ECLI:NL:PHR:2025:633
Parket bij de Hoge Raad
- Rechtspraak.nl
Ontvankelijkheid cassatieberoep in strafzaak wegens overtreding van de Wegenverkeerswet en Opiumwet
In deze zaak is de verdachte, geboren in 1981, bij arrest van 8 december 2023 door het gerechtshof 's-Hertogenbosch veroordeeld voor overtredingen van de Wegenverkeerswet en de Opiumwet. Het hof heeft echter, met toepassing van artikel 9a van het Wetboek van Strafrecht, geen straf of maatregel opgelegd.

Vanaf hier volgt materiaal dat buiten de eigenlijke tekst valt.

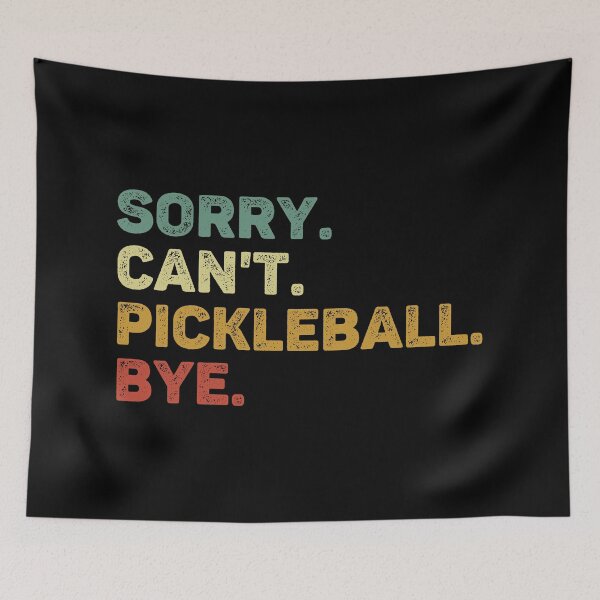 Item preview, Sorry Can't Pickleball Bye Retro Pickleball Lover designed and sold by RareBunny.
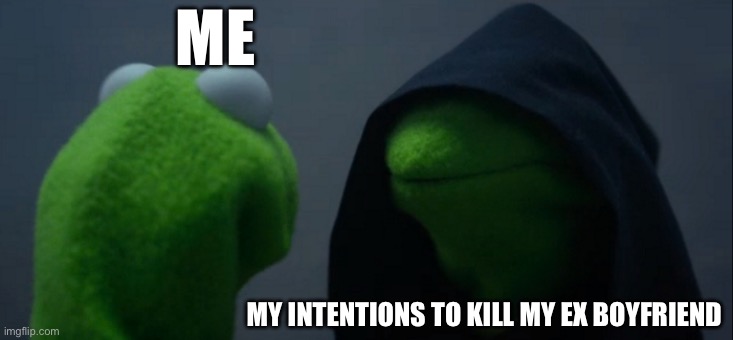 Evil Kermit Meme | ME; MY INTENTIONS TO KILL MY EX BOYFRIEND | image tagged in memes,evil kermit | made w/ Imgflip meme maker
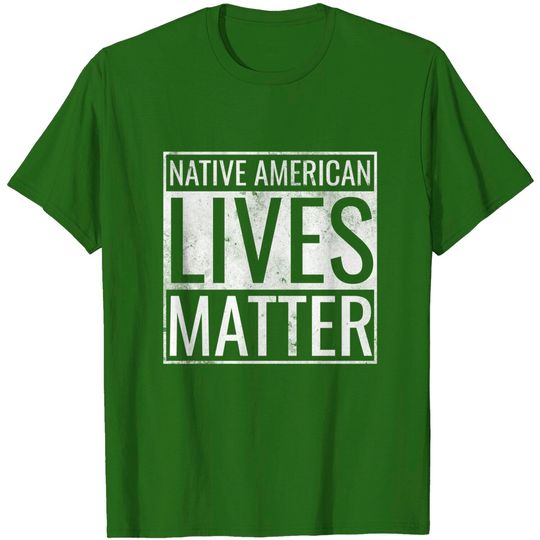 Discover Native American Lives Matter T-Shirt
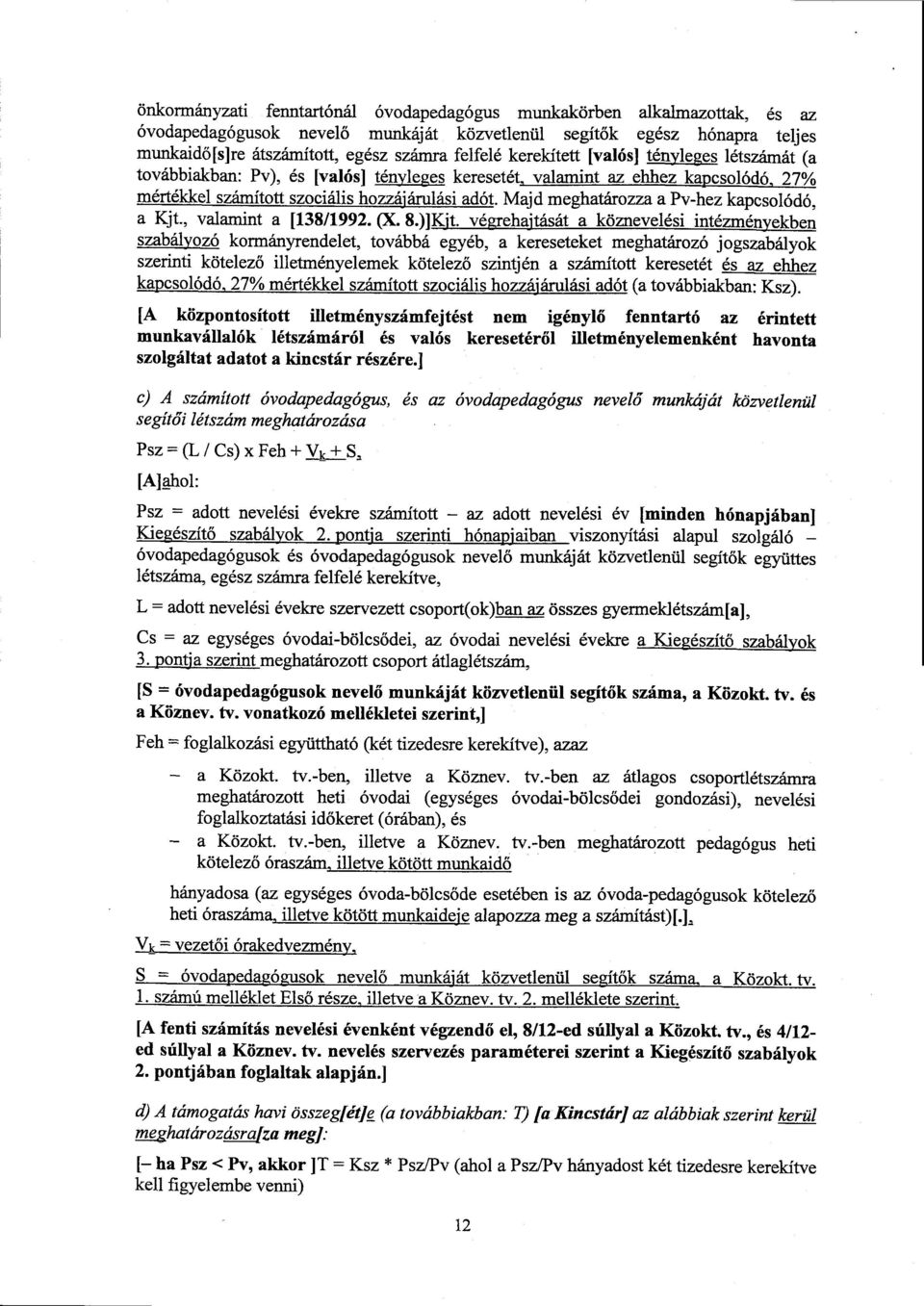 Majd meghatározza a Pv-hez kapcsolódó, a Kjt., valamint a [138/1992. (X. 8.)]Kjt.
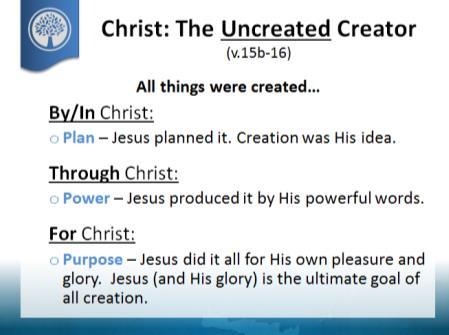 Everything that was made, was made by Christ, through Christ, and for Christ. Isn t that what the verse said?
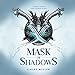 Image for Mask of Shadows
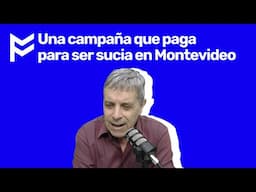 Una campaña que paga para ser sucia en Montevideo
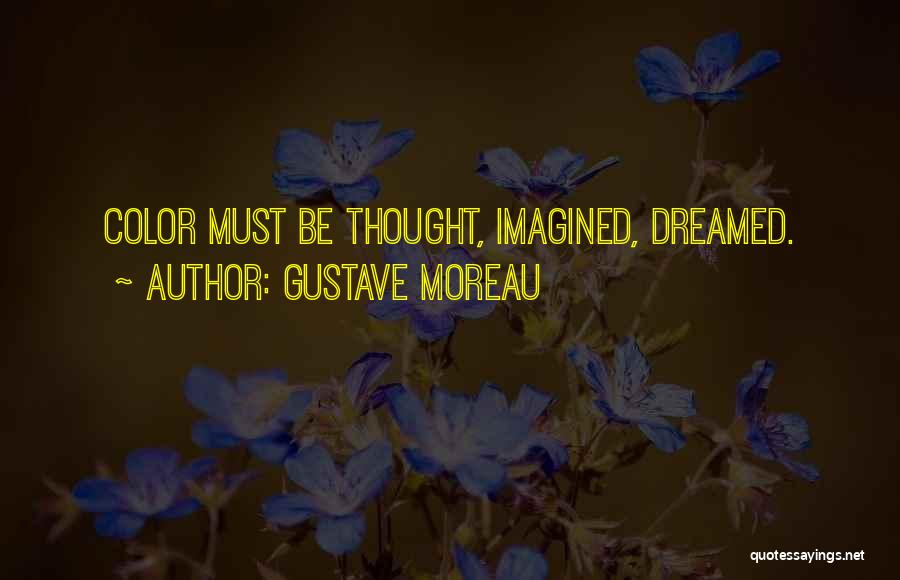 M Gustave H Quotes By Gustave Moreau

De verdachte heeft cassatieberoep ingesteld, maar dit beroep is beperkt tot de veroordeling van feit 3, dat betrekking heeft op het opzettelijk handelen in strijd met de Opiumwet. De advocaat van de verdachte, M.C. van der Want, heeft één middel van cassatie voorgesteld.
De beoordeling van de ontvankelijkheid van het cassatieberoep is aan de orde. De bewezenverklaring houdt in dat de verdachte ongeveer 97,3 gram hasjiesj aanwezig heeft gehad, maar niet dat hij dit opzettelijk heeft gedaan. Dit leidt tot de conclusie dat het hier gaat om een overtreding en niet om een misdrijf. Gezien artikel 427 lid 2 van het Wetboek van Strafvordering staat er voor de verdachte geen cassatieberoep open tegen arresten betreffende overtredingen, indien er geen straf of maatregel is opgelegd. De Hoge Raad kan het cassatieberoep daarom niet in behandeling nemen, ook al is er sprake van een kennelijke vergissing in de kwalificatie van het hof.
De conclusie van de procureur-generaal bij de Hoge Raad is dat het cassatieberoep niet-ontvankelijk moet worden verklaard. Dit is in lijn met eerdere uitspraken van de Hoge Raad, waarin soortgelijke beperkingen van het cassatieberoep zijn bevestigd.